Среди спасенных был мальчик лет семи-восьми, который не помнил ни своего имени, ни родителей, ни адреса, где он жил. Придя в себя, он первым делом потребовал свою скрипку и плакал до тех пор, пока ее не принесли. Получив свое сокровище, мальчик тщательно осмотрел ее, гладя как щенка. Убедившись, что она цела и невредима, мальчик заиграл. Это была музыка катастрофы. Музыка всечеловеческой беды и нечеловеческой боли. Симфония конца света. Она рассказывала больше, чем кадры видеохроники. К счастью, все, что делал мальчик, записывалось, и таким образом симфония была сохранена. Ибо оказалось, что мальчик не знает нотной грамоты, а когда его просили повторить то, что он сыграл, всякий раз играл по-другому.
Спасение маленького скрипача было объявлено чудом и знамением надежды. Полубезумный мальчик стал почитаться как святой. Со всего мира к нему повалили паломники, служители различных церквей и, конечно, репортеры. В один из дней его посетил Папа Римский. Во время визита Его Святейшества репортеры к постели больного допущены не были, но тем не менее стало известно, что мальчик первым делом спросил, за что Господь покарал Америку, а Святой Отец ответил, мол, пути Господни неисповедимы, но Господь в своей милости неизреченной дарует нам надежду. Посещение больного вундеркинда Папой, вопрос мальчика и ответ Его Святейшества, а также комментарии известных людей по поводу этого события муссировались во всех средствах массовой информации.
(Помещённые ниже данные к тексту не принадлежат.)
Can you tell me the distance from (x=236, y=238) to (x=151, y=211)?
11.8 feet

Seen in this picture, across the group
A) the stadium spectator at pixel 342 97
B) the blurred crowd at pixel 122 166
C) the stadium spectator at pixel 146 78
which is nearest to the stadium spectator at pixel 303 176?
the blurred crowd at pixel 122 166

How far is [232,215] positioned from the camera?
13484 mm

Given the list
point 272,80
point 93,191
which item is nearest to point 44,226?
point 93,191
И однажды Алексей Михайловский с удивлением прочел свое имя под фотографией, где он беседовал с Папой в окружении съемочной группы. Жирным шрифтом было набраны его слова: американцы заслужили кару Божию уже тем, что написали Его имя на своем проклятом долларе, которым они весь мир держат в кулаке. Фотография была трехлетней давности. Высказывание было сделано им приблизительно тогда же, в узком кругу актеров, с которыми он снимал фильм о русских монахах в Ватикане.
Михайловский подумал, что это знак: он будет ставить фильм о гибели Америки. Центром действия он сделает город, где жил юный гений, и для этого он должен увидеть мальчика и говорить с ним.
Газеты не врали, мальчик действительно сидел в постели в обнимку со скрипкой. И никому не позволял подержать или хотя бы потрогать ее. Не подействовало даже, когда Михайловский сказал, что собирается снимать о нем кино. Мальчик только равнодушно пожал плечами. Михайловский вгляделся в худенькое личико. Темные узкие глаза, напоминающие маслины, смотрели мимо него, куда-то вбок.
– Ты не любишь кино?
– Нет.
– Как, совсем не любишь?
– Совсем.
– А что ты любишь?
– Музыку.
– Ну да, ты же у нас гений, - Михайловский попытался поддеть его.
Мальчик удивленно поднял брови, уставился на него масличными глазами.
– Ты не знаешь, что это значит?
– Да. То есть, нет. А что?
– Это значит, что у тебя очень большие способности к музыке. Ты очень талантливый музыкант.
Мальчик запрокинул голову и засмеялся. Худенькие плечи тряслись так, что он чуть не выпустил из рук скрипку. Михайловский с любопытством наблюдал за ним.
– Почему ты смеешься?
Мальчик заговорил, стараясь превозмочь смех.
– Они сказали все наоборот.
– Что наоборот? Кто сказал?
– Комиссия. Папа повел меня проверяться в комиссию. И мне дали тесты. Я должен был ответить на вопросы. А они прочли и сказали папе, что меня не примут, потому что у меня совсем нет способностей. Я им не подхожу. Папа сказал: "Этого не может быть! Мой сын сам научился играть. Он играет Моцарта и Паганини!" А они сказали, что это их не интересует, что у них стандартные тесты и что по их стандартам я не прохожу.